◆ Directions for this task ◆
Rewrite all of the material below as a JSON list of strings, with one string per line, and leave out the blank lines and the pictures.

[BEGIN Dataset excerpts]

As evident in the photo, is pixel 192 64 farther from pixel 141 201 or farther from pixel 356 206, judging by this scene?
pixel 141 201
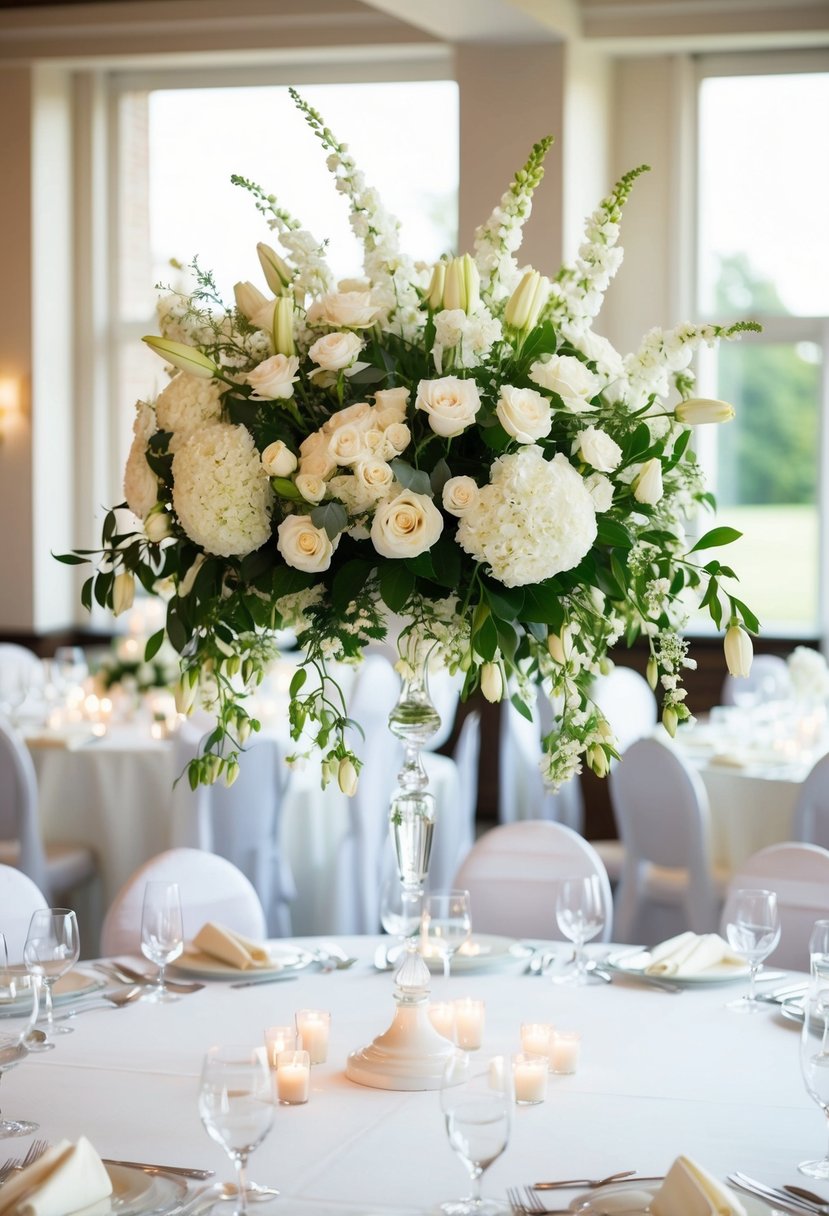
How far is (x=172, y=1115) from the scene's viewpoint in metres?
2.10

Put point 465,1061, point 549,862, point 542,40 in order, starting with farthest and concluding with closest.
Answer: point 542,40 → point 549,862 → point 465,1061

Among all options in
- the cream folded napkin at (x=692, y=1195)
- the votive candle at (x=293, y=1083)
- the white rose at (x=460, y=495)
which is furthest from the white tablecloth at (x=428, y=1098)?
the white rose at (x=460, y=495)

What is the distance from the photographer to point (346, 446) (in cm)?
199

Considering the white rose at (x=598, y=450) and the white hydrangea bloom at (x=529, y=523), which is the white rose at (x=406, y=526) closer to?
the white hydrangea bloom at (x=529, y=523)

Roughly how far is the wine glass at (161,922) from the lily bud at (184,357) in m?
0.92

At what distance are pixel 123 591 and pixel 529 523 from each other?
63cm

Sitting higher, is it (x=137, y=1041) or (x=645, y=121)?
(x=645, y=121)

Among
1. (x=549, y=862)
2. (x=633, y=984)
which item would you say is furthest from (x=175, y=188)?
(x=633, y=984)

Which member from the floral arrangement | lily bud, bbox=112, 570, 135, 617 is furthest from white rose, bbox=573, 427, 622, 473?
lily bud, bbox=112, 570, 135, 617

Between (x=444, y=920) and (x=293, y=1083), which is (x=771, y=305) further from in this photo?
(x=293, y=1083)

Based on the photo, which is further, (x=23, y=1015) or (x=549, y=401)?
(x=23, y=1015)

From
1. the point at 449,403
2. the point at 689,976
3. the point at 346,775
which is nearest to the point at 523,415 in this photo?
the point at 449,403

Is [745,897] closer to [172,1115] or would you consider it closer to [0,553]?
[172,1115]

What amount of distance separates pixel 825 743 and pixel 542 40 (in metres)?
3.87
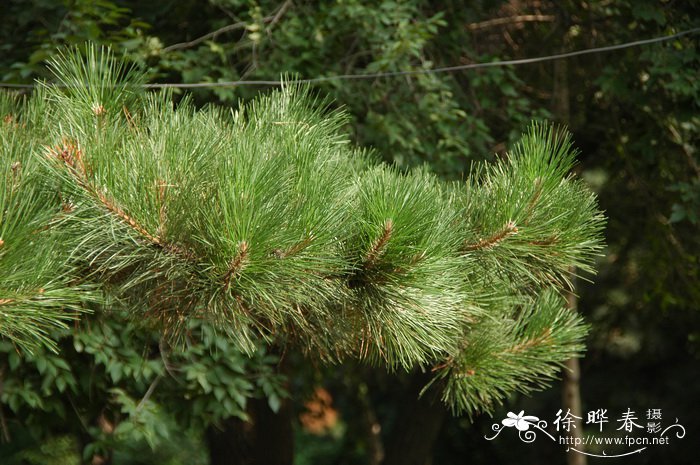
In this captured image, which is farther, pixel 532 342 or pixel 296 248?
pixel 532 342

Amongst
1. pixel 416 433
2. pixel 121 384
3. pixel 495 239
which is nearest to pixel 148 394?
pixel 121 384

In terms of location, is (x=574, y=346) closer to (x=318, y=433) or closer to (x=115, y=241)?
(x=115, y=241)

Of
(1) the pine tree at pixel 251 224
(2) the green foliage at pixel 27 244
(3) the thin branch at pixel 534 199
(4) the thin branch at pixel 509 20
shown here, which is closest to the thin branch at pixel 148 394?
(1) the pine tree at pixel 251 224

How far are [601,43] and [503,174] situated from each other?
12.8 feet

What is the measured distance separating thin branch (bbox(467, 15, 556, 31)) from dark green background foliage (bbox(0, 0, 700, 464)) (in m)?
0.02

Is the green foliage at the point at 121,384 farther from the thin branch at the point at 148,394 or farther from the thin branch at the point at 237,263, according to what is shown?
the thin branch at the point at 237,263

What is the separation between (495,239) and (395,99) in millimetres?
2590

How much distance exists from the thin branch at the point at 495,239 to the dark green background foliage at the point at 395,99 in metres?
1.30

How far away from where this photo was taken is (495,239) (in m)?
2.02

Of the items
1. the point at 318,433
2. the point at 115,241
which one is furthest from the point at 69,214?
the point at 318,433

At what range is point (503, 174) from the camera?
2.07 m

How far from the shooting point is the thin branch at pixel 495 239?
199 centimetres

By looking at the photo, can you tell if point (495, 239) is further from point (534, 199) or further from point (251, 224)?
point (251, 224)

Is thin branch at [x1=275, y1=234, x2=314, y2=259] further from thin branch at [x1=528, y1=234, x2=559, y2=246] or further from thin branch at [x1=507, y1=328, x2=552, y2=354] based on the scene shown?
thin branch at [x1=507, y1=328, x2=552, y2=354]
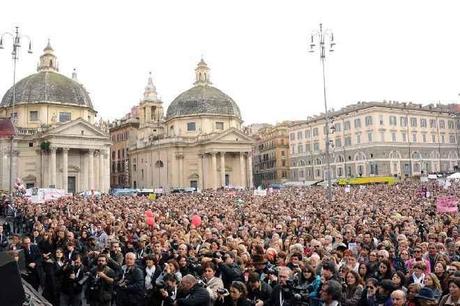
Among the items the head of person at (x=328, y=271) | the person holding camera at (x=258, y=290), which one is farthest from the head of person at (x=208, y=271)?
the head of person at (x=328, y=271)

[END Dataset excerpts]

◆ Solution for this task ◆
[
  "As evident in the photo, is pixel 192 64 farther from pixel 141 201 or farther from pixel 356 206, judging by this scene?",
  "pixel 141 201",
  "How far is (x=172, y=1115) from the scene's viewpoint in metres?",
  "2.10",
  "Put point 465,1061, point 549,862, point 542,40 in order, starting with farthest and concluding with closest.",
  "Answer: point 542,40 → point 549,862 → point 465,1061",
  "Among all options in",
  "- the cream folded napkin at (x=692, y=1195)",
  "- the votive candle at (x=293, y=1083)",
  "- the white rose at (x=460, y=495)",
  "which is furthest from the white tablecloth at (x=428, y=1098)?",
  "the white rose at (x=460, y=495)",
  "What is the distance from the photographer to point (346, 446) (in cm)?",
  "199",
  "Considering the white rose at (x=598, y=450) and the white hydrangea bloom at (x=529, y=523), which is the white rose at (x=406, y=526) closer to?",
  "the white hydrangea bloom at (x=529, y=523)",
  "Roughly how far is the wine glass at (161,922) from the lily bud at (184,357) in m?",
  "0.92",
  "At what distance are pixel 123 591 and pixel 529 523 from each other?",
  "63cm",
  "Sitting higher, is it (x=137, y=1041) or (x=645, y=121)?",
  "(x=645, y=121)",
  "Among",
  "1. (x=549, y=862)",
  "2. (x=633, y=984)",
  "which item would you say is furthest from (x=175, y=188)?",
  "(x=633, y=984)",
  "Which member from the floral arrangement | lily bud, bbox=112, 570, 135, 617 is furthest from white rose, bbox=573, 427, 622, 473?",
  "lily bud, bbox=112, 570, 135, 617",
  "Between (x=444, y=920) and (x=293, y=1083), which is (x=771, y=305) further from in this photo?",
  "(x=293, y=1083)",
  "Based on the photo, which is further, (x=23, y=1015) or (x=549, y=401)?",
  "(x=23, y=1015)",
  "From",
  "1. the point at 449,403",
  "2. the point at 689,976",
  "3. the point at 346,775",
  "which is nearest to the point at 523,415 in this photo?",
  "the point at 449,403",
  "Is [745,897] closer to [172,1115] or would you consider it closer to [0,553]?",
  "[172,1115]",
  "What amount of distance separates pixel 825 743 and pixel 542 40 (in metres)?",
  "3.87",
  "In this captured image, which is farther, pixel 532 342 or pixel 296 248?",
  "pixel 532 342",
  "Amongst",
  "1. pixel 416 433",
  "2. pixel 121 384",
  "3. pixel 495 239",
  "which is nearest to pixel 148 394?",
  "pixel 121 384",
  "In terms of location, is (x=574, y=346) closer to (x=318, y=433) or closer to (x=115, y=241)?",
  "(x=115, y=241)",
  "Of",
  "(1) the pine tree at pixel 251 224",
  "(2) the green foliage at pixel 27 244",
  "(3) the thin branch at pixel 534 199",
  "(4) the thin branch at pixel 509 20",
  "shown here, which is closest to the thin branch at pixel 148 394?",
  "(1) the pine tree at pixel 251 224",
  "How far are [601,43] and [503,174] situated from each other?",
  "12.8 feet",
  "What is the measured distance separating thin branch (bbox(467, 15, 556, 31)) from dark green background foliage (bbox(0, 0, 700, 464)) (in m)?",
  "0.02",
  "Is the green foliage at the point at 121,384 farther from the thin branch at the point at 148,394 or farther from the thin branch at the point at 237,263, according to what is shown?",
  "the thin branch at the point at 237,263",
  "What is the separation between (495,239) and (395,99) in millimetres?",
  "2590",
  "How much distance exists from the thin branch at the point at 495,239 to the dark green background foliage at the point at 395,99 in metres?",
  "1.30",
  "How far away from where this photo was taken is (495,239) (in m)?",
  "2.02",
  "Of the items",
  "1. the point at 318,433",
  "2. the point at 115,241",
  "which one is furthest from the point at 69,214?",
  "the point at 318,433",
  "At what range is point (503, 174) from the camera?",
  "2.07 m",
  "How far from the shooting point is the thin branch at pixel 495 239?",
  "199 centimetres",
  "By looking at the photo, can you tell if point (495, 239) is further from point (534, 199) or further from point (251, 224)?",
  "point (251, 224)",
  "Is thin branch at [x1=275, y1=234, x2=314, y2=259] further from thin branch at [x1=528, y1=234, x2=559, y2=246] or further from thin branch at [x1=507, y1=328, x2=552, y2=354] based on the scene shown?",
  "thin branch at [x1=507, y1=328, x2=552, y2=354]",
  "Among the items the head of person at (x=328, y=271) | the person holding camera at (x=258, y=290), which one is farthest from the head of person at (x=208, y=271)?",
  "the head of person at (x=328, y=271)"
]